> [What you are asked to do]: All of the records below should be output exactly.

> [Material shown]:
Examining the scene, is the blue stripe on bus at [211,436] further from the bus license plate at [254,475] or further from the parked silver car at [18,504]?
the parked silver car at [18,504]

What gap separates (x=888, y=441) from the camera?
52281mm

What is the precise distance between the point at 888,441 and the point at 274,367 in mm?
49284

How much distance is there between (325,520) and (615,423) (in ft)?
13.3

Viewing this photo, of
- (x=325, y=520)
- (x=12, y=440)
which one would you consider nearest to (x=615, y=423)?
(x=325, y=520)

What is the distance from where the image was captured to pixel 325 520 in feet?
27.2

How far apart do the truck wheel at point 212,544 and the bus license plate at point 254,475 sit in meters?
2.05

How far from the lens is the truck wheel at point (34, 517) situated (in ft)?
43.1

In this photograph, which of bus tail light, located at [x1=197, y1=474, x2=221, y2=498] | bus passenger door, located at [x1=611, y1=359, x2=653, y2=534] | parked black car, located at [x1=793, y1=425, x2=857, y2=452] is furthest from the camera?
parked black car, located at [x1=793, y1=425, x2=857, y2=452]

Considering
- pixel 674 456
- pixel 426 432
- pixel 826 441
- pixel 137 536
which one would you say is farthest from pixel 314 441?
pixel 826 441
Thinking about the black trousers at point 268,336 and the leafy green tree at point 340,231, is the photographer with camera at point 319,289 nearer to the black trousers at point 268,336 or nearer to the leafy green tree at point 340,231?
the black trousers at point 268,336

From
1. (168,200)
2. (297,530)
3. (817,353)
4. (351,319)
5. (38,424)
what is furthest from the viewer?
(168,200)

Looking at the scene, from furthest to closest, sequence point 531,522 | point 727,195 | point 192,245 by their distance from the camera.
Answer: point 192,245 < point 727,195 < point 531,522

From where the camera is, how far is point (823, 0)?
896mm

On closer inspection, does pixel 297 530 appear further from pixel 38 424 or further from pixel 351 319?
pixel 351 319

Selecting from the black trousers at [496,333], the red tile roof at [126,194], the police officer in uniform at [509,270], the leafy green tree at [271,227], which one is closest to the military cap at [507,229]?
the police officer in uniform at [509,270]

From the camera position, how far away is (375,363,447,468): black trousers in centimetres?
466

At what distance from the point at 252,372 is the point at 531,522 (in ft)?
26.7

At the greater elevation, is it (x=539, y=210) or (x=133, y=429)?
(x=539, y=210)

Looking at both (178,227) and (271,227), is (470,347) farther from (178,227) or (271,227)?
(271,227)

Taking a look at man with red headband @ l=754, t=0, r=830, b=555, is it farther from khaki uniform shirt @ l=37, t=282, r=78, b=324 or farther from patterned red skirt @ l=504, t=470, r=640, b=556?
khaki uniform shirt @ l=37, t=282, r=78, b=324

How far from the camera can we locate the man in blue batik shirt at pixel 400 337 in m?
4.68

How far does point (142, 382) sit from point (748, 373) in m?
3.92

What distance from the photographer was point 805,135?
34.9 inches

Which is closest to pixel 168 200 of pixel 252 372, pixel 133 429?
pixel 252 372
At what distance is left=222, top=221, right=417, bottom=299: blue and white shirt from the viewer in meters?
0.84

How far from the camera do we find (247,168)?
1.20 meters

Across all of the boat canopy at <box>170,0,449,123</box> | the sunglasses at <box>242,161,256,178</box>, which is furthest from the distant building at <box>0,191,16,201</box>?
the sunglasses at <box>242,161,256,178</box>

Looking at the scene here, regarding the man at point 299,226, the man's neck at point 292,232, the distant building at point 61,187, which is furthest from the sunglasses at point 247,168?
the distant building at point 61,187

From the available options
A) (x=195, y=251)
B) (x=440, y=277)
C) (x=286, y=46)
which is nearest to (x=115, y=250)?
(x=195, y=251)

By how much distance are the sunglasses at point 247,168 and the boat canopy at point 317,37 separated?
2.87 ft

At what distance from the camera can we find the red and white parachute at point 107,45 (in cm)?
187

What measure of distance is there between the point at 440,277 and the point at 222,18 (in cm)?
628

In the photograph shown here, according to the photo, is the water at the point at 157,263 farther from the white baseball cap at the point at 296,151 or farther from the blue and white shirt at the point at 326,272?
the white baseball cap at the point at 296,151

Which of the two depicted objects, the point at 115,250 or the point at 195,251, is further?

> [Response]:
Examining the scene, is the blue stripe on bus at [211,436] further from the bus license plate at [254,475] or further from the parked silver car at [18,504]?
the parked silver car at [18,504]

What gap separates (x=888, y=441) from the camera?
52281mm

What is the precise distance between the point at 888,441 and the point at 274,367 in mm?
49284

How much distance is there between (325,520) and (615,423) (in ft)?
13.3

Viewing this photo, of
- (x=325, y=520)
- (x=12, y=440)
which one would you consider nearest to (x=615, y=423)?
(x=325, y=520)

What is the distance from where the image was captured to pixel 325 520 in feet?
27.2

How far apart do the truck wheel at point 212,544 and the bus license plate at point 254,475 sit in meters?
2.05

How far from the lens is the truck wheel at point (34, 517) situated (in ft)?
43.1

In this photograph, which of bus tail light, located at [x1=197, y1=474, x2=221, y2=498] | bus passenger door, located at [x1=611, y1=359, x2=653, y2=534] | parked black car, located at [x1=793, y1=425, x2=857, y2=452] is furthest from the camera?
parked black car, located at [x1=793, y1=425, x2=857, y2=452]

Considering
- pixel 674 456
- pixel 426 432
- pixel 826 441
- pixel 137 536
which one would you say is farthest from pixel 314 441?
pixel 826 441
Thinking about the black trousers at point 268,336 and the leafy green tree at point 340,231, is the photographer with camera at point 319,289 nearer to the black trousers at point 268,336 or nearer to the leafy green tree at point 340,231?
the black trousers at point 268,336

From
1. (168,200)
2. (297,530)
3. (817,353)
4. (351,319)
5. (38,424)
what is furthest from the viewer?
(168,200)

Looking at the scene, from furthest to closest, sequence point 531,522 | point 727,195 | point 192,245 by their distance from the camera.
Answer: point 192,245 < point 727,195 < point 531,522

From where the camera is, how far is point (823, 0)?
896mm

On closer inspection, does pixel 297 530 appear further from pixel 38 424 or further from pixel 351 319?
pixel 351 319

Selecting from the black trousers at [496,333], the red tile roof at [126,194], the police officer in uniform at [509,270], the leafy green tree at [271,227], which one is closest to the military cap at [507,229]?
the police officer in uniform at [509,270]

From the camera position, how far away is (375,363,447,468): black trousers in centimetres?
466

At what distance from the point at 252,372 is the point at 531,522 (in ft)?
26.7

At the greater elevation, is it (x=539, y=210) or (x=133, y=429)?
(x=539, y=210)

Looking at both (178,227) and (271,227), is (470,347) farther from (178,227) or (271,227)?
(271,227)

Taking a look at man with red headband @ l=754, t=0, r=830, b=555, is it farther from khaki uniform shirt @ l=37, t=282, r=78, b=324 or farther from patterned red skirt @ l=504, t=470, r=640, b=556?
khaki uniform shirt @ l=37, t=282, r=78, b=324

How far from the camera can we locate the man in blue batik shirt at pixel 400 337 in m?
4.68

How far does point (142, 382) sit from point (748, 373) in m?
3.92

What distance from the photographer was point 805,135?
34.9 inches

Which is closest to pixel 168 200 of pixel 252 372, pixel 133 429?
pixel 252 372
At what distance is left=222, top=221, right=417, bottom=299: blue and white shirt from the viewer in meters?
0.84

How far from the camera do we find (247,168)?
1.20 meters

Across all of the boat canopy at <box>170,0,449,123</box> | the sunglasses at <box>242,161,256,178</box>, which is furthest from the distant building at <box>0,191,16,201</box>?
the sunglasses at <box>242,161,256,178</box>

Looking at the scene here, regarding the man at point 299,226, the man's neck at point 292,232, the distant building at point 61,187, which is furthest from the sunglasses at point 247,168?
the distant building at point 61,187

From the available options
A) (x=195, y=251)
B) (x=440, y=277)
C) (x=286, y=46)
which is nearest to (x=115, y=250)?
(x=195, y=251)

By how much distance are the sunglasses at point 247,168 and the boat canopy at point 317,37 separated?
2.87 ft

At what distance from the camera can we find the red and white parachute at point 107,45 (in cm)?
187

What measure of distance is there between the point at 440,277 and the point at 222,18 (in cm)?
628

In the photograph shown here, according to the photo, is the water at the point at 157,263 farther from the white baseball cap at the point at 296,151 or farther from the blue and white shirt at the point at 326,272?
the white baseball cap at the point at 296,151

Which of the two depicted objects, the point at 115,250 or the point at 195,251, is further?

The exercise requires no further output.